→ Entries provided:
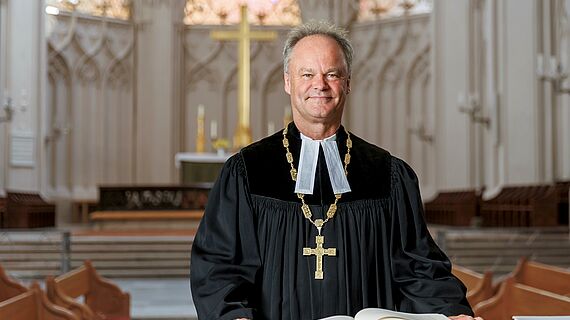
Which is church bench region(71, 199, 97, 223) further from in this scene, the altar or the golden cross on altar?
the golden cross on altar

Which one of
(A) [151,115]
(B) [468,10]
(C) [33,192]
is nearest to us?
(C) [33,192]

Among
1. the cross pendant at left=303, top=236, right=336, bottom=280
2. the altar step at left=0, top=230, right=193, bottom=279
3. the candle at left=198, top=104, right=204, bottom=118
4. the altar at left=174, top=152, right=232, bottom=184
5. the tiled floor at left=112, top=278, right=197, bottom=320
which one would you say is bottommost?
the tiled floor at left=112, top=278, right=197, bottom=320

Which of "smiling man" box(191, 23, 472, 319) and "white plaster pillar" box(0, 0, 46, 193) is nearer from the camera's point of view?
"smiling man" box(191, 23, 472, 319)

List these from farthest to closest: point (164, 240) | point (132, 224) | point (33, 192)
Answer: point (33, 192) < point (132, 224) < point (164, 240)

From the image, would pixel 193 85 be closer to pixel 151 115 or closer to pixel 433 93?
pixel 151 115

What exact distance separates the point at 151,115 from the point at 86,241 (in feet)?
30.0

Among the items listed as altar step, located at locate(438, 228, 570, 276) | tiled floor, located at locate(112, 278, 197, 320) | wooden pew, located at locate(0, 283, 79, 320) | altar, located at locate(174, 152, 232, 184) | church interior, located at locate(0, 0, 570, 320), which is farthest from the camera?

→ Problem to solve: Can you quote, word for word, every line of the records from the line with "Which one of" up to and including the final line of the records?

→ Task solution:
Which one of
(A) [151,115]
(B) [468,10]
(C) [33,192]
is nearest to us?
(C) [33,192]

Among
1. the cross pendant at left=303, top=236, right=336, bottom=280
2. the altar step at left=0, top=230, right=193, bottom=279
3. the candle at left=198, top=104, right=204, bottom=118
4. the altar at left=174, top=152, right=232, bottom=184
5. the tiled floor at left=112, top=278, right=197, bottom=320
which one would you say is bottommost?
the tiled floor at left=112, top=278, right=197, bottom=320

Which of "smiling man" box(191, 23, 472, 319) and "white plaster pillar" box(0, 0, 46, 193) is nearer from the camera's point of view?
"smiling man" box(191, 23, 472, 319)

List these from farthest to closest: point (164, 240) | point (132, 224) | point (33, 192)
Answer: point (33, 192) < point (132, 224) < point (164, 240)

From the image, would pixel 193 85 be closer to pixel 151 115 or closer to pixel 433 93?
pixel 151 115

What exact distance separates the point at 151,115 from the point at 86,241 (in feet)?
30.0

Among the items listed as altar step, located at locate(438, 228, 570, 276) | tiled floor, located at locate(112, 278, 197, 320) | wooden pew, located at locate(0, 283, 79, 320) | altar, located at locate(174, 152, 232, 184) | church interior, located at locate(0, 0, 570, 320), which is farthest from the camera?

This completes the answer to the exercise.